> [Fragmento de texto]:

Además, quiero agradecer a Albano Cruz su inspiración constante, su ayuda incansable y su espíritu constructor inquebrantable. Muchas de las ideas que aparecen aquí expuestas surgen de las interminables conversaciones mantenidas durante más de un decenio sobre innumerables cuestiones. La fenomenología, Kant o su negación o la magia como productor de significados. Una ayuda que no sólo ha sido conceptual, sino también técnica. Eso sí, como uno es cabezón, no siempre he seguido sus recomendaciones: lo errores son sólo míos. Sin él este libro hubiera sido otro. O quizá no habría sido.

Por último, no puedo acabar sin expresar mi gratitud a mi editor, Marcelo Ghio y a la Editorial Experimenta, quienes batieron el récor del mundo de velocidad en la aceptación de una propuesta editorial. Una reacción que, otra vez, no ha hecho sino profundizar mi compromiso con el diseño y su fundamentación filosófica. Porque el diseño merece ser tomado en serio también por los filósofos.

Por ello, y ya para terminar, una declaración de intenciones: este es un libro que no intenta cerrar un debate sino que pretende abrir una conversación. Es muy probable que muchas de las propuestas sean erróneas o que carezcan de sentido –aunque juro que he dado lo mejor que tenía en cada momento–; sólo espero que nuevas voces se unan al discurso y, tras destrozar mis tesis, avancemos en el estudio del diseño.

Muchas gracias a todos.

> [Tarea]: Transcribe sin cambios el pasaje de los agradecimientos que va de "Por ello, y" a "estudio del diseño.".

> [Material recopilado]:

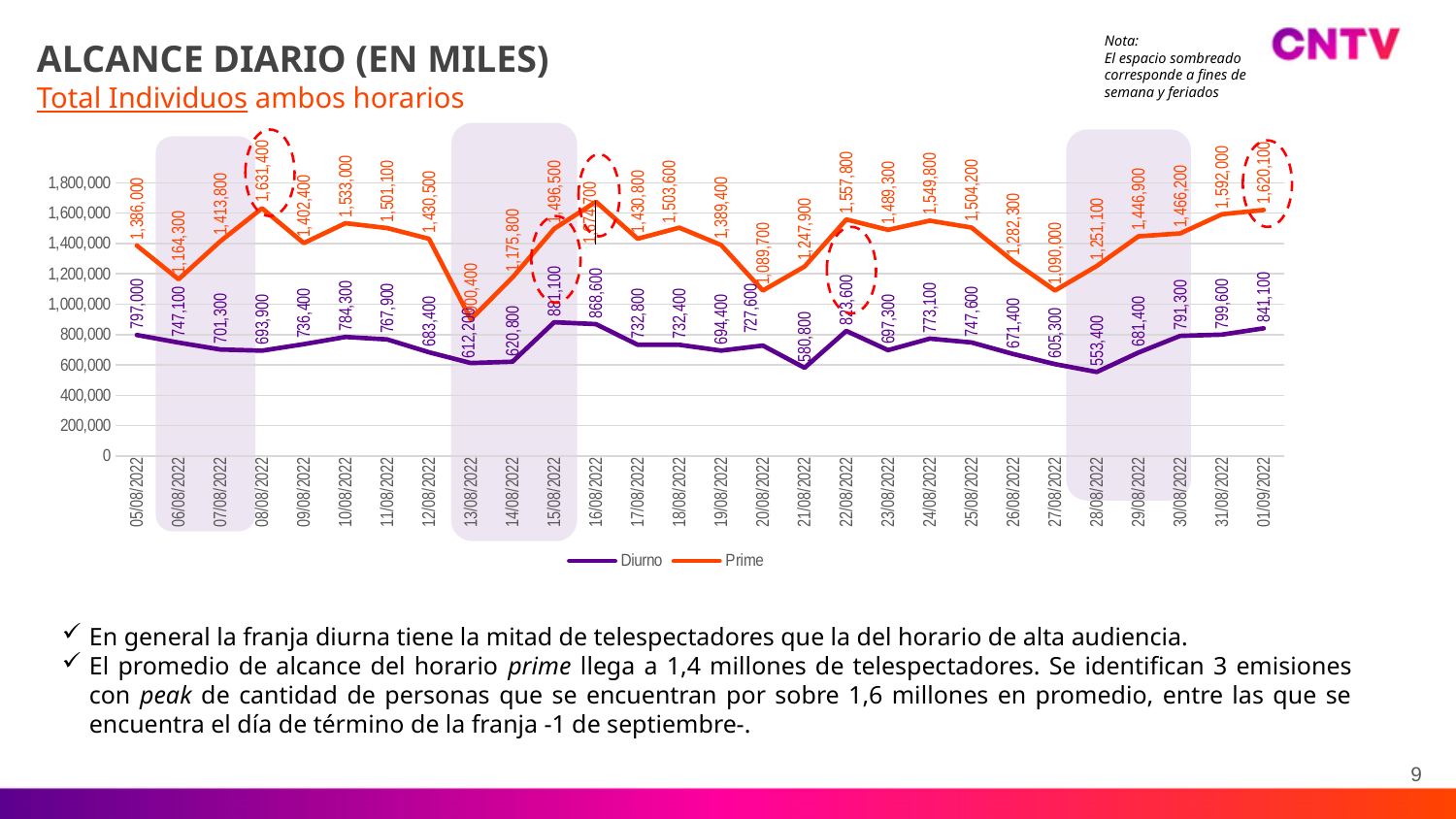
Which date has the higher Prime value, 31/08/2022 or 01/09/2022? 01/09/2022 What are the two series named in the legend? Diurno and Prime What is the Prime value for 08/08/2022? 1,631,400 What is the difference between the Prime and Diurno values on 01/09/2022? 779,000 How many series does the legend list? 2 On which date is the Prime series lowest? 13/08/2022 How many dates are plotted on the x axis? 28 On which date is the Diurno series lowest? 28/08/2022 What is the Diurno value for 21/08/2022? 580,800 Is the Prime value for 20/08/2022 greater or less than 1,200,000? less What is the Diurno value for 05/08/2022? 797,000 What kind of chart is shown on the slide? Line chart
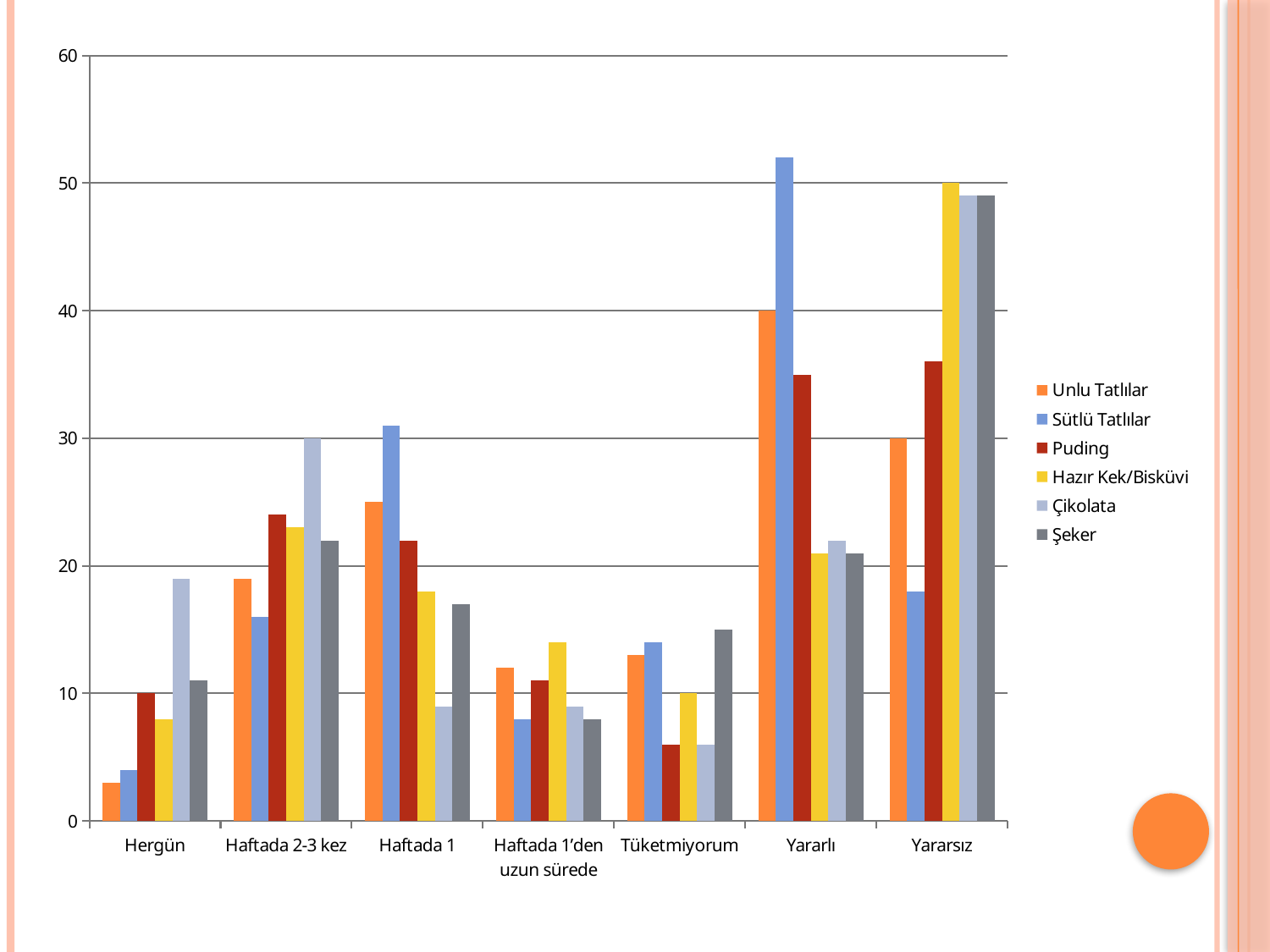
Which series is shown in yellow in the legend? Hazır Kek/Bisküvi How many categories are shown on the x axis? 7 Which is larger in the Yararsız category, Unlu Tatlılar or Sütlü Tatlılar? Unlu Tatlılar Is the value for Sütlü Tatlılar in the Yararlı category greater or less than 50? greater Which is larger in the Haftada 1 category, Sütlü Tatlılar or Çikolata? Sütlü Tatlılar Which series has the lowest value in the Hergün category? Unlu Tatlılar Is the value for Şeker in the Yararsız category greater or less than 40? greater What kind of chart is shown on the slide? bar chart Is the value for Puding in the Tüketmiyorum category greater or less than 10? less How many series does the legend list? 6 Which series has the highest value in the Haftada 2-3 kez category? Çikolata Which series has the highest value in the Yararlı category? Sütlü Tatlılar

> [Resultado del ejercicio]:
Por ello, y ya para terminar, una declaración de intenciones: este es un libro que no intenta cerrar un debate sino que pretende abrir una conversación. Es muy probable que muchas de las propuestas sean erróneas o que carezcan de sentido –aunque juro que he dado lo mejor que tenía en cada momento–; sólo espero que nuevas voces se unan al discurso y, tras destrozar mis tesis, avancemos en el estudio del diseño.